Die typische Kopfbedeckung des Landsknechts war das Barett. Es gab verschiedene Größen undVarianten, die in der Regel mit zahlreichen Straußen- oder Pfauenfedern verziert waren.

 

 

 

Wams

Als "Wams" bezeichnet man eine Art kurze Jacke, die im Spätmittelalter und der frühen Neuzeit gebräuchlich war. Während die Taille sehr eng und körperbetont geschnitten war, waren die Ärmel sehr weit und ausladend. Eine Besonderheit bei den Landsknechten war das "Schlitzen" der Kleidung. Man sprach dann vom sogenannten "zerhauenen Zeugs". In bürgerlichen Kreisen galt die Landsknechtsmode als verrucht, auf junge Adelige übte sie jedoch einen gewissen Reiz aus, was zu Nachahmungseffekten führte.

 

 

Landsknechthose

Auch die Hose der Landsknechte wurde mit zahlreichen Schlitzen versehen.
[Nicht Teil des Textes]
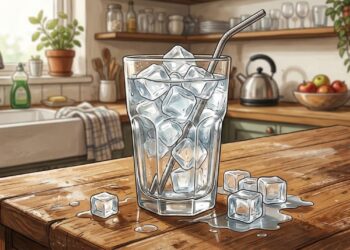 Vontade de comer gelo logo cedo? Entenda a síndrome de pica e a ligação com a anemia grave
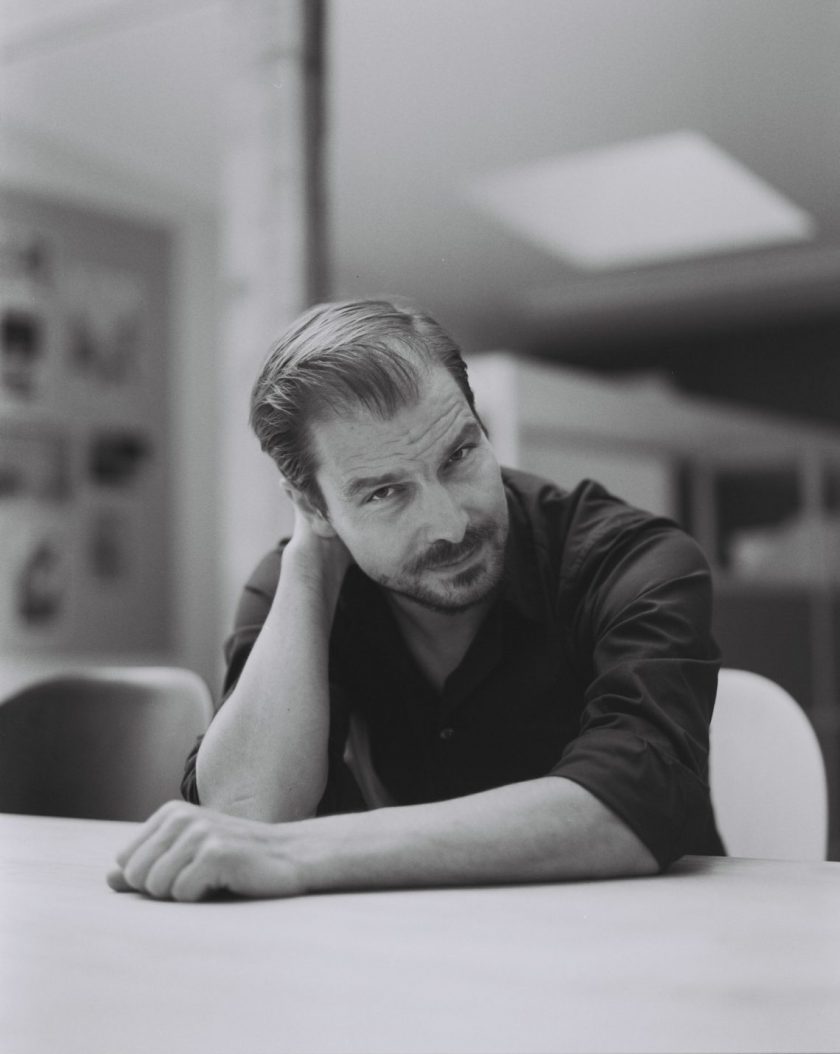 Stefan Diez Office, Foto: Markus Pritzi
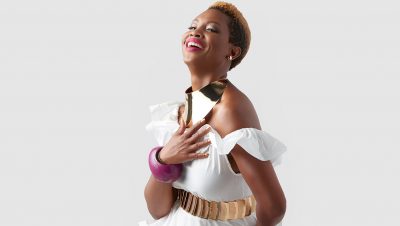 Romanza Festivale Headliner: Akia Uwanda's “Tribute to the Ladies of New Jazz & Soul”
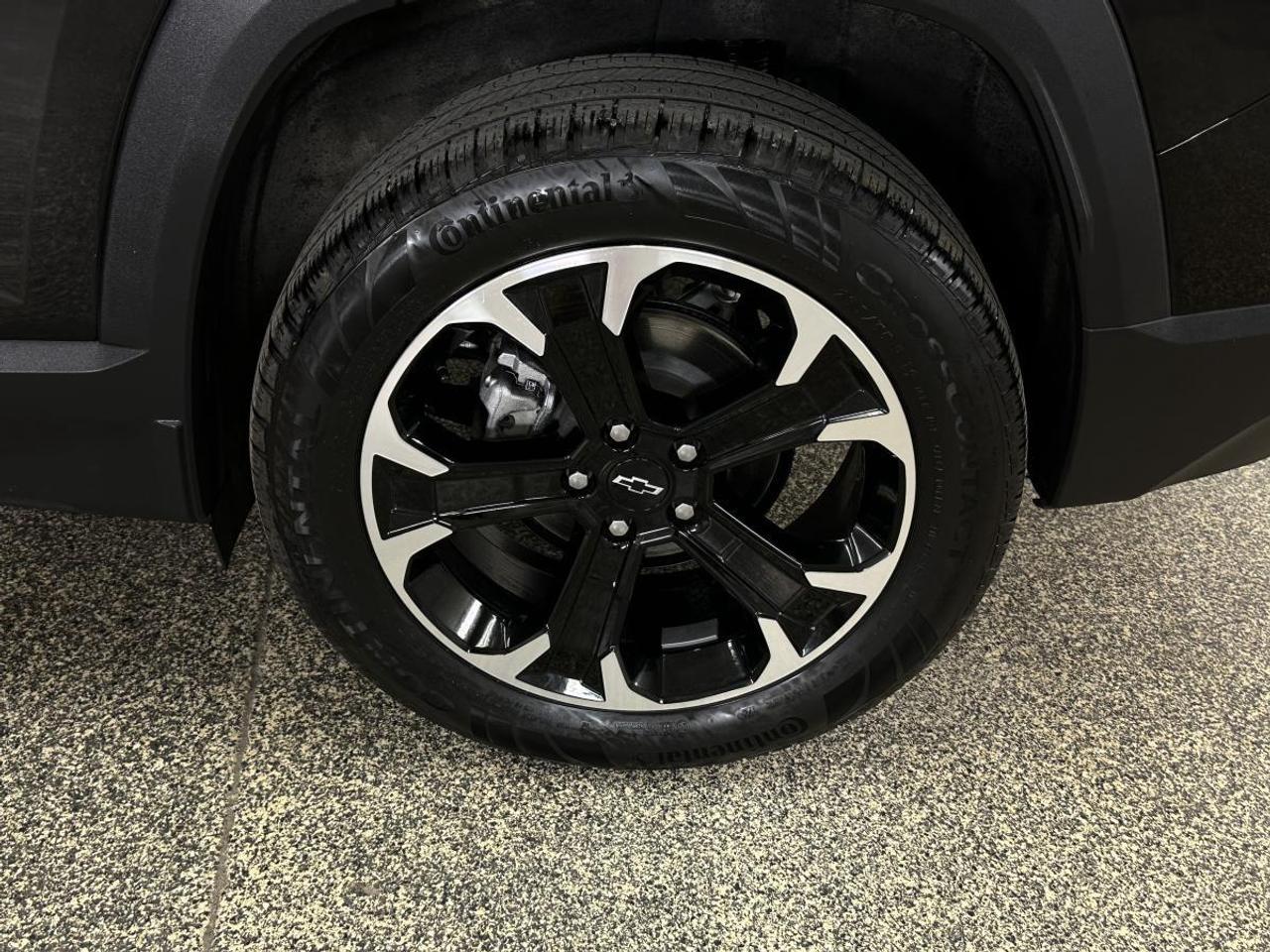 2026 Chevrolet Equinox LT/AWD/PANOROOF/NAVIGATION/MORE! Photo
Ein markantes Merkmal war ferner der sogenannte "Prallbeutel", bei dem es sich um eine überrtriebene Hervorhebung des Genitalbereiches handelte.

 

 

Faltenrock

Der Faltenrock war ein Kleidungsstück der adeligen Oberschicht, wurde also überwiegend von höheren Dienstgraden getragen. Es gab sowohl geschlitzte Versionen, als auch unversehrte Exemplare, die über dem Wams getragen wurden. Im Gefecht wurden darüber oder darunter auch Rüstungsteile angelegt.

 

    

Kuhmaulschuhe

Obwohl diese Schuhform für zu Fuss kämpfende Berufssoldaten sicherlich nicht besonders praktisch war, kann man anhand der zahlreichen historischen Abbildungen sehen, daß sie in den Landsknechtseinheiten fast ausnahmslos getragen wurde, was vermutlich mit dem gesteigerten Modebewußsein der Landsknechte zu erklären ist.